[Given entries]
>> begin
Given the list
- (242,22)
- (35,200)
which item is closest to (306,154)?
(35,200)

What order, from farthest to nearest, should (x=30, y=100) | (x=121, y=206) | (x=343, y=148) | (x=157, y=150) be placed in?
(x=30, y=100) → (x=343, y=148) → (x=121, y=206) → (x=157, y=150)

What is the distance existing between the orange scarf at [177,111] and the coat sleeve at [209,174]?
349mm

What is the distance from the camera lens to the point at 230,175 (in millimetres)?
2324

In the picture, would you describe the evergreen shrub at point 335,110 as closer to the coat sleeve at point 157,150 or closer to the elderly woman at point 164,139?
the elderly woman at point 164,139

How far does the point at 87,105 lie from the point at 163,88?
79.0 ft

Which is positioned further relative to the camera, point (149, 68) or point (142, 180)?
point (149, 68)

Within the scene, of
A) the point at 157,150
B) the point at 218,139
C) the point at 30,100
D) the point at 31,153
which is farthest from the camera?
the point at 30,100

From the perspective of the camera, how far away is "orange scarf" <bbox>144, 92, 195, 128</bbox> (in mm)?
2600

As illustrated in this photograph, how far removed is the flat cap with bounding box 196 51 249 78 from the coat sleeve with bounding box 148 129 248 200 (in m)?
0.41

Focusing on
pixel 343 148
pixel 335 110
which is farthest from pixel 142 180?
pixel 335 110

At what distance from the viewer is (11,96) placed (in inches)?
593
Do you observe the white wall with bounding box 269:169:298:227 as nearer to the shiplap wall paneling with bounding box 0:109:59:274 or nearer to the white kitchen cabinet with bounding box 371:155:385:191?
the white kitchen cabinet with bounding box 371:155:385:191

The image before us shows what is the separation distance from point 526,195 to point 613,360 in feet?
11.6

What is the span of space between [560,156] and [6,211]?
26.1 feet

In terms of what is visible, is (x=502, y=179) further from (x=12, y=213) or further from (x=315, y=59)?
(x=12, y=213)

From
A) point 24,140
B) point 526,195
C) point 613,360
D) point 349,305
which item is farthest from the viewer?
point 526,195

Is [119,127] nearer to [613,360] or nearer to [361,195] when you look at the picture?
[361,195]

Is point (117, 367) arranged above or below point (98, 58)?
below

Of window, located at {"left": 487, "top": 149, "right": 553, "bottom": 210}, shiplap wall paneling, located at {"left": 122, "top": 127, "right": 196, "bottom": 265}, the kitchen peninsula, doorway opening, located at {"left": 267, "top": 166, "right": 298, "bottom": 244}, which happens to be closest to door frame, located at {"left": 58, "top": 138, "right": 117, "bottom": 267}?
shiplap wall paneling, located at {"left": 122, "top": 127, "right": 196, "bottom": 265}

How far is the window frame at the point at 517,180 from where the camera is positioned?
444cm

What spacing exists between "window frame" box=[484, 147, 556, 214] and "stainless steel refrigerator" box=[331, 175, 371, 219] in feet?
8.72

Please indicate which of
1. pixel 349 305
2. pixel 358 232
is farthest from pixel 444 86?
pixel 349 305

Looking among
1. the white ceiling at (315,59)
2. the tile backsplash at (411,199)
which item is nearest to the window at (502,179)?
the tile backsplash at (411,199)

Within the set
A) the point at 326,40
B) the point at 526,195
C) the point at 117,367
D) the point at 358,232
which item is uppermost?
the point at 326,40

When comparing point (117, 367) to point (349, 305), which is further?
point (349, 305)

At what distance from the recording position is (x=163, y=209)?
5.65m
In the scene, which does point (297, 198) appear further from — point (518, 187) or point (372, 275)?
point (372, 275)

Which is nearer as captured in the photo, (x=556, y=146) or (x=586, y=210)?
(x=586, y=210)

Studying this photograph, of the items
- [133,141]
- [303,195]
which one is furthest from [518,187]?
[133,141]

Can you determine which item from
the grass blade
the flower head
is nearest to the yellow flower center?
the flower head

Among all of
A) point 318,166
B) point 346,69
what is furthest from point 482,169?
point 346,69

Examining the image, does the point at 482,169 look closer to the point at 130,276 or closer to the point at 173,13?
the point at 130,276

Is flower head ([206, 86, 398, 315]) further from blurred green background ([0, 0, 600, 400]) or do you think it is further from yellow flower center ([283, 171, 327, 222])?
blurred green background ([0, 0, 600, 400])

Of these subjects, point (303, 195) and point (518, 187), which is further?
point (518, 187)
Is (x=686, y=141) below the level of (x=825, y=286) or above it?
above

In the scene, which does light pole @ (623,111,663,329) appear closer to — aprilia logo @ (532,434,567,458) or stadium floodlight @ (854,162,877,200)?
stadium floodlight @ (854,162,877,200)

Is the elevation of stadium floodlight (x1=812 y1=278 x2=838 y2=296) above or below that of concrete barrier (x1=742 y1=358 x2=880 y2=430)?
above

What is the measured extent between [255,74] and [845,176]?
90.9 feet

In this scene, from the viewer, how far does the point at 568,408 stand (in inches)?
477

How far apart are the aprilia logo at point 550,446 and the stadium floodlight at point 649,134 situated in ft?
>> end
[Aim] Extract, unchanged, the closing run of lines that opens with the line containing "Is (x=686, y=141)" and ends with the last line.

[Finished answer]
Is (x=686, y=141) below the level of (x=825, y=286) or above it?
above

In the scene, which does light pole @ (623,111,663,329) appear closer to — aprilia logo @ (532,434,567,458) or stadium floodlight @ (854,162,877,200)?
stadium floodlight @ (854,162,877,200)

Is the elevation of stadium floodlight (x1=812 y1=278 x2=838 y2=296) above or below that of concrete barrier (x1=742 y1=358 x2=880 y2=430)?
above

What is the measured extent between [255,74] and [845,176]?
90.9 feet

In this scene, from the viewer, how far does the point at 568,408 stand (in inches)?
477

How far apart are the aprilia logo at point 550,446 and the stadium floodlight at point 649,134 situated in ft?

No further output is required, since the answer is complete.